Tim Burton's latest movie, Miss Peregrine's Home for Peculiar Children, sprinted in and out of theaters too quickly for me to see it there. When I recently caught up with it at home, I could see why. It was a disjointed, lackluster affair.

Based on a book of the same title, Miss Peregrine's Home for Peculiar Children is the story of young Jake. He's grown up listening to his grandfather's fanciful stories about non-figurative monsters in World War II, and of paranormal-powered kids living together at a mansion in Wales. When Jake travels to Wales himself and discovers a portal to 1943, he learns that everything he'd been told is true. He's also caught up in the fight to save the children from a group of devouring "wights" and "hollows."

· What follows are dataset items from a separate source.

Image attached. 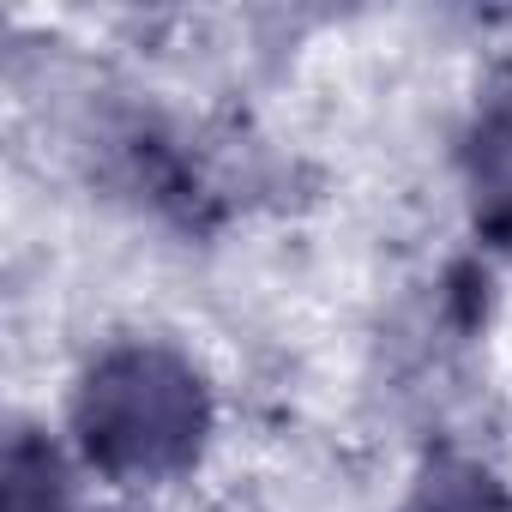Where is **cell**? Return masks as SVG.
I'll return each mask as SVG.
<instances>
[{
    "label": "cell",
    "instance_id": "obj_2",
    "mask_svg": "<svg viewBox=\"0 0 512 512\" xmlns=\"http://www.w3.org/2000/svg\"><path fill=\"white\" fill-rule=\"evenodd\" d=\"M470 199H476V223L512 253V79L482 103L476 127H470Z\"/></svg>",
    "mask_w": 512,
    "mask_h": 512
},
{
    "label": "cell",
    "instance_id": "obj_1",
    "mask_svg": "<svg viewBox=\"0 0 512 512\" xmlns=\"http://www.w3.org/2000/svg\"><path fill=\"white\" fill-rule=\"evenodd\" d=\"M73 428L85 458L109 476H175L199 458L205 386L181 356L157 344L109 350L79 386Z\"/></svg>",
    "mask_w": 512,
    "mask_h": 512
}]
</instances>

The movie runs just over two hours, and is rather starkly divided into three sections. None stands well on its own, yet neither do any integrate well with the others. The first half hour is a slow introduction with only occasional supernatural elements. It's boringly paced, and pretends the audience doesn't already know what's going to be revealed. (If they've seen any trailer for the movie, or you know, taken note of the title, there's no surprise waiting here.)

The middle hour of the movie is pure Tim Burton sensibilities, the new terminus in a line one could draw through Beetlejuice, Edward Scissorhands, Alice in Wonderland... his whole career, really. Lots of fun and bizarre visuals. It's more dedicated to look and feel than character and plot (though not quite neglectful of them).

The last half hour is a suddenly bonkers showdown between good and evil. It reminded me a bit of Kingsman: The Secret Service, in that it suddenly went more broad, more violent, more scary than anything previous would have suggested. Also in that it featured Samuel L. Jackson as the main bad guy.

That's just one example of the somewhat surprising casting here. This movie lined up a lot of actors for parts that seem too small, too one-note, and/or too similar to earlier roles to have plausibly attracted them. Perhaps it's just the allure of working with Tim Burton that recruited Eva Green, Terence Stamp, Judi Dench, Chris O'Dowd, Samuel L. Jackson, Kim Dickens, Allison Janney, and Rupert Everett. They're all taking a backseat to the child actors here, particularly Asa Butterfield (of Ender's Game) and Ella Purnell.

The movie does work in tiny bursts, but nothing sustains for long. The bond between Jake and his grandfather isn't weighty enough to stir deep emotion. The "peculiarities" of the children aren't played for quite enough wonder or strangeness. The finale strikes a weird balance where it's likely too intense for a young audience, while leaving the villains too ineffective to seem like a threat to an older audience.

I give the movie a C-. It strikes me as one of Tim Burton's more forgettable efforts, one that only his most diehard fans should bother to see.